From some poking around, I think this may be due to a bug in the e1000e driver in this ancient kernel (or in the e1000e emulator). Rather than trying to update the kernel, I'm hoping I can fix it by just disabling UDP Fragmentation Offload. Unfortunately, all of the information I can find about how to do this involves either ethtool or /etc/networking/interfaces. I...don't have those things...

Can anybody provide any advice? Thank you.
 


That brings back memories of the "good?" ole days.

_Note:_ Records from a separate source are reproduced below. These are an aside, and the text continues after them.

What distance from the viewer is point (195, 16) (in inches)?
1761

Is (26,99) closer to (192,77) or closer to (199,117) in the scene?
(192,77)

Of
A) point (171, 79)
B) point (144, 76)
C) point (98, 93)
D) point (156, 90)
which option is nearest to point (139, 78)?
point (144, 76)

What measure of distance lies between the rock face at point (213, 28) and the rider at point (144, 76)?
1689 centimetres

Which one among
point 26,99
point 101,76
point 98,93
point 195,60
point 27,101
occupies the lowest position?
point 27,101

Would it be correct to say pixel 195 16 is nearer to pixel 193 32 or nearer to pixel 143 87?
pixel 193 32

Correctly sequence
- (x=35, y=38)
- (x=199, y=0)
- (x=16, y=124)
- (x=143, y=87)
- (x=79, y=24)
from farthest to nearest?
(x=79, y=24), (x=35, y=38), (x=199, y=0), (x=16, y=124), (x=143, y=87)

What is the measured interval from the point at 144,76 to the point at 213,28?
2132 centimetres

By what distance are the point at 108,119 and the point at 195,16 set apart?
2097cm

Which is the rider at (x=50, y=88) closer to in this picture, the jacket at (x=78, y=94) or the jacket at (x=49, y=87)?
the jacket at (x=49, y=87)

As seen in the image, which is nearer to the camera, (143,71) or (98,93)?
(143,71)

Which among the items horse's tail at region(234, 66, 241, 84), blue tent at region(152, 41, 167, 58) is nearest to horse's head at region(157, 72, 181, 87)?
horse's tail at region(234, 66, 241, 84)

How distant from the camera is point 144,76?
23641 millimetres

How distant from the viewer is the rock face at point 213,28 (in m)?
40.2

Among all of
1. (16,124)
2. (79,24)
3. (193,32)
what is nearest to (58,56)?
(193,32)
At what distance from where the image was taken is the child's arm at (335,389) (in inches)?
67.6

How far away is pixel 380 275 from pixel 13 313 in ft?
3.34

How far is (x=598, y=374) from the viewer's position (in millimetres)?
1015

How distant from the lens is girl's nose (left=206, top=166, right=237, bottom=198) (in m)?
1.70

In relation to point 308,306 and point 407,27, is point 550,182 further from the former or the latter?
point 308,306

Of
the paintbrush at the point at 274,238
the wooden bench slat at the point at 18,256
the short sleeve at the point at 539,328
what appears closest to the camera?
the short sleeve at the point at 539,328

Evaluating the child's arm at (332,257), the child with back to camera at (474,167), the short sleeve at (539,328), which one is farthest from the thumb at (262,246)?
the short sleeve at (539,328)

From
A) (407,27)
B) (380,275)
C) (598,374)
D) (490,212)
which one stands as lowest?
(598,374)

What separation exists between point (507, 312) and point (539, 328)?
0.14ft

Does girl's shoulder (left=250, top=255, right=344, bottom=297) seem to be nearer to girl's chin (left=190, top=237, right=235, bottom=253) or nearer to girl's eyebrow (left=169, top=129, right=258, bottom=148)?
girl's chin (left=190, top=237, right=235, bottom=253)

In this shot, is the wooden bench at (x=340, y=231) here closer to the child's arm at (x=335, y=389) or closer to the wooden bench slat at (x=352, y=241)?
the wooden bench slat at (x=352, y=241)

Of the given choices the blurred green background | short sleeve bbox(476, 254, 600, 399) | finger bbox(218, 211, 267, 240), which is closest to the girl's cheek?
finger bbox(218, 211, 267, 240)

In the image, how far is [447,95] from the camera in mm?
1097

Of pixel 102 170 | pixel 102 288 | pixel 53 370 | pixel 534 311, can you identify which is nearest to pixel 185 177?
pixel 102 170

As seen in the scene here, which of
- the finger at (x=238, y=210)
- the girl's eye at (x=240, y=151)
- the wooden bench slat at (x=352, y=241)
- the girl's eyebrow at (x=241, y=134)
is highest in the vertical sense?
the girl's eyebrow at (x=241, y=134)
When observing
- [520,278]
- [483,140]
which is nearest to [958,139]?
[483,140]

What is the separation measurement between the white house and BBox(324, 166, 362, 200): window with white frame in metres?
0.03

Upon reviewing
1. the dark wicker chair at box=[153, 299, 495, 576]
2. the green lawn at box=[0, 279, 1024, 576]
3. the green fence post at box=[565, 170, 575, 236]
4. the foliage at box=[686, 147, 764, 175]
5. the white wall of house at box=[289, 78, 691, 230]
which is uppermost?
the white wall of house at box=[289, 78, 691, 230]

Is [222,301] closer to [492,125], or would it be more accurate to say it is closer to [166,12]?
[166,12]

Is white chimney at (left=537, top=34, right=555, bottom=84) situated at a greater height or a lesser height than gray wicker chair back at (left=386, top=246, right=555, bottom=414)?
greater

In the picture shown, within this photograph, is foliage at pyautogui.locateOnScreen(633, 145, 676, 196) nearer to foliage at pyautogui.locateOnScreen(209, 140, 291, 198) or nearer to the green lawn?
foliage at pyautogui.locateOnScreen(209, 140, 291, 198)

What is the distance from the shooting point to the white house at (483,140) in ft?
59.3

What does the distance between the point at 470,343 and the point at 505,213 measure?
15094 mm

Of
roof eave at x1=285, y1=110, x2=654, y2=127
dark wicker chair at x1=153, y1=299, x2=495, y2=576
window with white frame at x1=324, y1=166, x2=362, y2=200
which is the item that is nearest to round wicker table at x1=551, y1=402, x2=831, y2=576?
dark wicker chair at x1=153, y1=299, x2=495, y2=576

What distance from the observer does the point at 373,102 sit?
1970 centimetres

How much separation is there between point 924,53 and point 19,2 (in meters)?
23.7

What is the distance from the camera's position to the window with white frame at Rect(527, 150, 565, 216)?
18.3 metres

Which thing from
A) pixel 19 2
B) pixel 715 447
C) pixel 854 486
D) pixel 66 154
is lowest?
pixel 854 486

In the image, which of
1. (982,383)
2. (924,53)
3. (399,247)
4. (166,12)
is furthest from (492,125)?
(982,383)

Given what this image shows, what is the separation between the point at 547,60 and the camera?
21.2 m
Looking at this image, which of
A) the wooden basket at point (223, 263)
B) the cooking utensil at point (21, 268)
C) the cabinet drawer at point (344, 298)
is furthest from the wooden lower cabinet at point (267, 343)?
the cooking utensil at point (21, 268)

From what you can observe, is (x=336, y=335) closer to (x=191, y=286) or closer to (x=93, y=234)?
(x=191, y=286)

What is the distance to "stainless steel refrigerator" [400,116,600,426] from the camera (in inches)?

You can try doing this thru syfs.

Code:
# Disable UFO on udp0
echo 0 > /sys/class/net/udp0/features/ufo

# Or try the tx-udp-fragmentation flag if it exists
echo 0 > /sys/class/net/udp0/features/tx-udp-fragmentation

All of the options don't exist for all interfaces, to see what yours has...

Code:
ls -la /sys/class/net/udp0/features/

The following depends on your version of busybox, might work, might not., worth a try.

Code:
# Using ip command if available (busybox might have a minimal version)
ip link set udp0 ufo off

# Or try the older ifconfig syntax
ifconfig udp0 -ufo

If none of that works.. there is another option... disclaimer, this can break stuff...
use at your own risk!
Code:
# Check current module parameters
cat /sys/module/e1000e/parameters/*

# Try reloading with offloads disabled (add to modprobe.conf or init scripts)
rmmod e1000e
modprobe e1000e InterruptThrottleRate=0,0 # or other relevant params

Since this is virtualized, what hypervisor are you using? You might be able to fix this at the hypervisor level.
Have you tried e1000 instead of e1000e ? (or even virtio-net)

What does cat /proc/net/dev show for your interface names? The "udp0" name is unusual - is this perhaps a tunnel or special interface type rather than a physical ethernet?